We lived surrounded by miles of unbroken wilderness.
Friends
had come for dinner, the evening drew to a close. I tucked the boys
in and retired to bed. About 2:00 A.M. I was awakened by our huge mastiff dog barking and pawing at the bedroom window. He raced around the
house baying, and I had the sickening thought that maybe coyotes had
gotten into the barn with the livestock. I threw on my robe and
stumbled up the stairs.
I
was a few feet from the front door when I heard the creaking. I stood
transfixed as the solid door visibly bulged inward. Something very large
was pushing on the door. I turned on the porch light and looked out
the window. A huge black bear was standing on his hind feet, his
shoulder pressed to the door, pushing with all his might.
My
first thought was for the boys. If the bear got inside the boys were
only steps away. I ran to the kitchen and grabbed a skillet. I drew
back and hit the door as hard as I could with the bottom of the
skillet.
The
bear said, "Oof!" and jumped backwards off the the porch.
The dog grabbed a mouthful of bear end and began shaking. It wasn't
much of a match, but it took the bear by surprise. He took off up the
hill, the dog right behind him.
The
bear came back the next night, but by then I'd borrowed an ancient
long gun from a neighbour. When I fired it, the recoil knocked me
down. The RCMP came out and laughed at me and my borrowed gun. “If
you hit him with that you'll just make him mad,” the officer said.
“You need get a better gun than that.”
I
drove the 40 miles to town to buy a gun. The gun shop owner wouldn't
sell me one. "Here's what you need," he said. From under
the counter he pulled a slingshot.
I am not lying. He wanted me to go after a huge bear with
a slingshot.
"This is a hunting sling," he said. (It was an aluminum
gizmo with an extension that slipped over your forearm.)
"All
you want to do is sting him,” he said. “Make him associate your
place with pain. Get some rocks about the size of a big marble and
smack him as hard as possible in the ribs with rocks as fast as you
can reload."
So,
that night I had two dozen quarter-sized rocks lined up on the window
sill and my sling at the ready. When the dog began screaming, "BEAR!
BEAR!" I ran upstairs, slammed the skillet on the door and while
the dog and the bear circled each other 15 feet away I hit the bear
in the ribs with three or four rocks in quick succession. He jumped,
said, ooofff, and then hightailed it up the slope, dog on his
heels.
The
bear woke our nearest neighbour about midnight a few nights later.

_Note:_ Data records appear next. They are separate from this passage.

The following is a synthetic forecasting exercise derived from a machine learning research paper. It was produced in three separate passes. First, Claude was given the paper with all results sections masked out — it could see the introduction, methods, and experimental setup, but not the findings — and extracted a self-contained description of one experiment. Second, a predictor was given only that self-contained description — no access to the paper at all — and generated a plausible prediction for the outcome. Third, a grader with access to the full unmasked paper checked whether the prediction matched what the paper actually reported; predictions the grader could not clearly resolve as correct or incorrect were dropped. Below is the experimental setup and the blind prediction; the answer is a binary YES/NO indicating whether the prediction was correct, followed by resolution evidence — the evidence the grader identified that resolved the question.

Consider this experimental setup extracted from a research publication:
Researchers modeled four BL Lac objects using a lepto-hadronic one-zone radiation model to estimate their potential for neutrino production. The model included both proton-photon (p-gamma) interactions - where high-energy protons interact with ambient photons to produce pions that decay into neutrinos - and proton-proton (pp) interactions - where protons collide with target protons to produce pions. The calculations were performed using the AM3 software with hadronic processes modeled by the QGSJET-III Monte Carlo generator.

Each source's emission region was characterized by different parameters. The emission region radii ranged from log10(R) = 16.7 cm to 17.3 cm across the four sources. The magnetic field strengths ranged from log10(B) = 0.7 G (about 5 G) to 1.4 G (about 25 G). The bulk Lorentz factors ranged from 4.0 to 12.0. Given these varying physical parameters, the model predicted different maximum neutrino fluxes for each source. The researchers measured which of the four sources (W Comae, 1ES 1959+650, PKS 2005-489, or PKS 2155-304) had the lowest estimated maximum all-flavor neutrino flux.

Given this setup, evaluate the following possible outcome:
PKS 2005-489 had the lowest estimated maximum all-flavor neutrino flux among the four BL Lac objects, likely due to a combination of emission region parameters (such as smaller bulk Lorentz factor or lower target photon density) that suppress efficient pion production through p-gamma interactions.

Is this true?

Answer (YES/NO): YES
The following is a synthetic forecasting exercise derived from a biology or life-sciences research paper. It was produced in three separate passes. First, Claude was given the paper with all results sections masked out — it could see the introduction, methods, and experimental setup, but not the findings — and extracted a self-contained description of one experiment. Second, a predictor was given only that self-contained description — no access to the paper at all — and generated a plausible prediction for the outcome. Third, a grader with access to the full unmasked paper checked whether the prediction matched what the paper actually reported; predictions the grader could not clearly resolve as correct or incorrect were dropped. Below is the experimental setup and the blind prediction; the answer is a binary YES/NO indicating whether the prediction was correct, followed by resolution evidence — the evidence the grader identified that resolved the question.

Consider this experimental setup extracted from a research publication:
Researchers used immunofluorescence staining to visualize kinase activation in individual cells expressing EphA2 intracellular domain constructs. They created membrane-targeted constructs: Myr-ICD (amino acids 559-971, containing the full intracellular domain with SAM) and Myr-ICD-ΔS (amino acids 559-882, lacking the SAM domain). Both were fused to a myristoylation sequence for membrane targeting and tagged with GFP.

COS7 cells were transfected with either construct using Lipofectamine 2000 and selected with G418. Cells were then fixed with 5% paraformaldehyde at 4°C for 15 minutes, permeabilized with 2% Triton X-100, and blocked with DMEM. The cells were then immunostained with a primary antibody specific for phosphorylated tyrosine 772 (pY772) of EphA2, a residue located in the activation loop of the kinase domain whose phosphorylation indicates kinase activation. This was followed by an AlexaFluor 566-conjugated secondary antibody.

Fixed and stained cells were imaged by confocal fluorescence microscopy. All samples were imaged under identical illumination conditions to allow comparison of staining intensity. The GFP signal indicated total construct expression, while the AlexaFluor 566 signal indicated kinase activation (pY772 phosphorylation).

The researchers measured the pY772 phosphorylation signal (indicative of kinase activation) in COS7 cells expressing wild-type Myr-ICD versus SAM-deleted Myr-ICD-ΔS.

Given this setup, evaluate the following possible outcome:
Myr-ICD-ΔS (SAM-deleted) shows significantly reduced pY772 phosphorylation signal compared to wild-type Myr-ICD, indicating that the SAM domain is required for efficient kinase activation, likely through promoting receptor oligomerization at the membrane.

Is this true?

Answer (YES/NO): NO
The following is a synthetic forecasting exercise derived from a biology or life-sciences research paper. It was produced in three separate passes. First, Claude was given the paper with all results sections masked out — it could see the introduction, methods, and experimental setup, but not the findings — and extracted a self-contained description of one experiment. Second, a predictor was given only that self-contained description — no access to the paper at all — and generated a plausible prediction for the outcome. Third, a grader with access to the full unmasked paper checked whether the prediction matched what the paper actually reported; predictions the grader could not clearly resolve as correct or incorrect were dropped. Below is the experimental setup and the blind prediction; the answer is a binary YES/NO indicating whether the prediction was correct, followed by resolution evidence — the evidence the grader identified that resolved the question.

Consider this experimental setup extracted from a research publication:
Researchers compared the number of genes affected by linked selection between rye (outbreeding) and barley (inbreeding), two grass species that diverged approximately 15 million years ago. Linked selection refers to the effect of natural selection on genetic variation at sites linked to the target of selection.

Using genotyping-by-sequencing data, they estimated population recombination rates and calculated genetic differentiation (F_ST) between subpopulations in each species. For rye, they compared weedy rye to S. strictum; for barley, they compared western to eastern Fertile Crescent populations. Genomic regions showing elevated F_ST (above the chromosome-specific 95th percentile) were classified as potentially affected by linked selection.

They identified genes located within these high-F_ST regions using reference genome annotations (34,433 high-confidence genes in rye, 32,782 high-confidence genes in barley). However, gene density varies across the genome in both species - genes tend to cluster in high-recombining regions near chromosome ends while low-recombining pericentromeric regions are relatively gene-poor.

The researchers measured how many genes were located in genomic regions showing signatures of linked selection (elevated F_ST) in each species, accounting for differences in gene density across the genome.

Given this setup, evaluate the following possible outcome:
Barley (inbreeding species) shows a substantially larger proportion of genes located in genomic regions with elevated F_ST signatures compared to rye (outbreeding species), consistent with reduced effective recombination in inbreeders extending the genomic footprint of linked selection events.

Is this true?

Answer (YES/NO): YES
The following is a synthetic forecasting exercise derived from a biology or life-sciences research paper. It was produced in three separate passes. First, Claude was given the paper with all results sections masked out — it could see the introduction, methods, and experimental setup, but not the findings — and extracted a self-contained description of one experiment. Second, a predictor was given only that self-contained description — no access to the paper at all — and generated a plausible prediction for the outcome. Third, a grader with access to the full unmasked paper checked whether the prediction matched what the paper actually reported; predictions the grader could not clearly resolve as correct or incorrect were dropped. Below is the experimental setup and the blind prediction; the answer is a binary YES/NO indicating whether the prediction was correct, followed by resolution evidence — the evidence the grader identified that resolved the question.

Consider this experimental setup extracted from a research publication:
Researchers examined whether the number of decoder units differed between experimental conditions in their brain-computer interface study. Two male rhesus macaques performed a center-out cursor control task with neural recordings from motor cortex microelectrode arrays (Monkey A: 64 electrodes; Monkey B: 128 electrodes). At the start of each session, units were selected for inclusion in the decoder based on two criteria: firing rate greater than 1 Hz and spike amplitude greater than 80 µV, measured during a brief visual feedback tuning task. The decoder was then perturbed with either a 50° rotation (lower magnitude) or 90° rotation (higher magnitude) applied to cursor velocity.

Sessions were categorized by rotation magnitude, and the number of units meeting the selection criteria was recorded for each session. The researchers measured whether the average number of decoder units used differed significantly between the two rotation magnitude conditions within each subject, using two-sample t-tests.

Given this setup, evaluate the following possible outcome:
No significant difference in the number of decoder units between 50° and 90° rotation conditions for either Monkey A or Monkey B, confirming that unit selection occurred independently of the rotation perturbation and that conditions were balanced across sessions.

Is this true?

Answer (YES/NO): YES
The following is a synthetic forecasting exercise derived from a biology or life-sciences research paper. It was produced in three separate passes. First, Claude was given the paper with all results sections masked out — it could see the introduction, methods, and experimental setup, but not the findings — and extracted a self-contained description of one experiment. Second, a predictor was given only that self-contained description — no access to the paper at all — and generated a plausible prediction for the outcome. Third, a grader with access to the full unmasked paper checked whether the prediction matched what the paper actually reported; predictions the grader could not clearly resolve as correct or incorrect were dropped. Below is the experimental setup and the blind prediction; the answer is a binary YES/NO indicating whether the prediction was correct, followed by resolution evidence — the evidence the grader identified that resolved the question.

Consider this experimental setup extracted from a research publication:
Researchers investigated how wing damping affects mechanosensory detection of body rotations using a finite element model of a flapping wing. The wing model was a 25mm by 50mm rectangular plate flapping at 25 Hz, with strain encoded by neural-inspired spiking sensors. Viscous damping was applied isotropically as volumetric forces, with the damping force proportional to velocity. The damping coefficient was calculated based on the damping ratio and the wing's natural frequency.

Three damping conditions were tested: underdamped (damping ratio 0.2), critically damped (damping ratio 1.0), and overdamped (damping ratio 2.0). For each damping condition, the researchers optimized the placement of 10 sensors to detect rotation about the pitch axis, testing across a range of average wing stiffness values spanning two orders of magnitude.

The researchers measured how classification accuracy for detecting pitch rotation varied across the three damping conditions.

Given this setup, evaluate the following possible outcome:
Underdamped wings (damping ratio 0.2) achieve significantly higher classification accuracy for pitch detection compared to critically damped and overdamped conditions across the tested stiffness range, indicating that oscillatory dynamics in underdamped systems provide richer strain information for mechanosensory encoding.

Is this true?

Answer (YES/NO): NO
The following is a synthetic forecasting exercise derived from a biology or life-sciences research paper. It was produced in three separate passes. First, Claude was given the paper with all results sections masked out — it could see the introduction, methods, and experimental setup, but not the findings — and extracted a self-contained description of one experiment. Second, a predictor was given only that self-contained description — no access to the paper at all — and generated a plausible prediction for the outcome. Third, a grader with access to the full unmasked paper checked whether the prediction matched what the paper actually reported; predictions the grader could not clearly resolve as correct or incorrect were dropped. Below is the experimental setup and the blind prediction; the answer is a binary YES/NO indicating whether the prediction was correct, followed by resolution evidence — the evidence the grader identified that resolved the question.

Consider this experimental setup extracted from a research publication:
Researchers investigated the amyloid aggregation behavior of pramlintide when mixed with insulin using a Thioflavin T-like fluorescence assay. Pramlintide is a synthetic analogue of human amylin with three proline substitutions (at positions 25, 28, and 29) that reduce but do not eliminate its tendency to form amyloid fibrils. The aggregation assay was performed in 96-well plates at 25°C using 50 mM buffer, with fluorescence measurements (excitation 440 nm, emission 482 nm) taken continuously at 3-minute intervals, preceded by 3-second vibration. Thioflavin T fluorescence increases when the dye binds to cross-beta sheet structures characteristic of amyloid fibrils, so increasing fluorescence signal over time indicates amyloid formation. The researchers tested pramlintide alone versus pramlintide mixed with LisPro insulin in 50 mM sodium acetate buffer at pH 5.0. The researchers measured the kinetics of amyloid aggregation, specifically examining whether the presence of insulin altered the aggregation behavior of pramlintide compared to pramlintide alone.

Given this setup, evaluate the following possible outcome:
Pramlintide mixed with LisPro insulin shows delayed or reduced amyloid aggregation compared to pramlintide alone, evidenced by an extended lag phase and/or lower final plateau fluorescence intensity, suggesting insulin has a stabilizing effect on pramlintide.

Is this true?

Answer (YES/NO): NO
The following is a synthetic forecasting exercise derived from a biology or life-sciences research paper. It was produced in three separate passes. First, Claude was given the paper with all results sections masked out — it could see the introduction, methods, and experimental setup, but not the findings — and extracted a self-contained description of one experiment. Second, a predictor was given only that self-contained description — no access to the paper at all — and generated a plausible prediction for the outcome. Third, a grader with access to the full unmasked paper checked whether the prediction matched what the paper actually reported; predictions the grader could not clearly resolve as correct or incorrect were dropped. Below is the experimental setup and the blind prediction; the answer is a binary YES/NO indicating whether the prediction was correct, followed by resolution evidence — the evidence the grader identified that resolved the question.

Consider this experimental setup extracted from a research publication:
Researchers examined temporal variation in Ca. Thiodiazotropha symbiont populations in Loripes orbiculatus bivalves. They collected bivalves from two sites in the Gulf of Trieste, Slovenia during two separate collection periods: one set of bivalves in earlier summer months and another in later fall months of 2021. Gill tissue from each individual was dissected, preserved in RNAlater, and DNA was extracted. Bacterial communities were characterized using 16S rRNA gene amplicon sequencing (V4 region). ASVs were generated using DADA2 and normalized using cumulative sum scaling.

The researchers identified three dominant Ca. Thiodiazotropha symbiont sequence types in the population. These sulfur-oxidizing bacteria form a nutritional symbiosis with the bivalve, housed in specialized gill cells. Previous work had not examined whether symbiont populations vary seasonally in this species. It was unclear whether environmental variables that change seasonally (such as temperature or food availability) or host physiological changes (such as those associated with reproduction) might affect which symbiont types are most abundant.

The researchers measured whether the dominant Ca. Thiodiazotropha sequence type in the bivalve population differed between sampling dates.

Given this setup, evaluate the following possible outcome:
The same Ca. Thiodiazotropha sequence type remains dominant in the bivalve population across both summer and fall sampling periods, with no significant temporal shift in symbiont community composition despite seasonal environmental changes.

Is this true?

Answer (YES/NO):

John raised sheep. He heard frantic bleating, grabbed his gun and ran to his
flock. There was our bear, playing racquet ball with John's sheep,
slamming them against the side of the barn, one by one. By the time
John shot him the bear had killed 80 sheep.
Most
of the time the bears (and cougars) came and went without incident,
but this was the exception I'll always remember, and gives me the
right to brag that I've hunted bear with a slingshot and lived to
tell the tale.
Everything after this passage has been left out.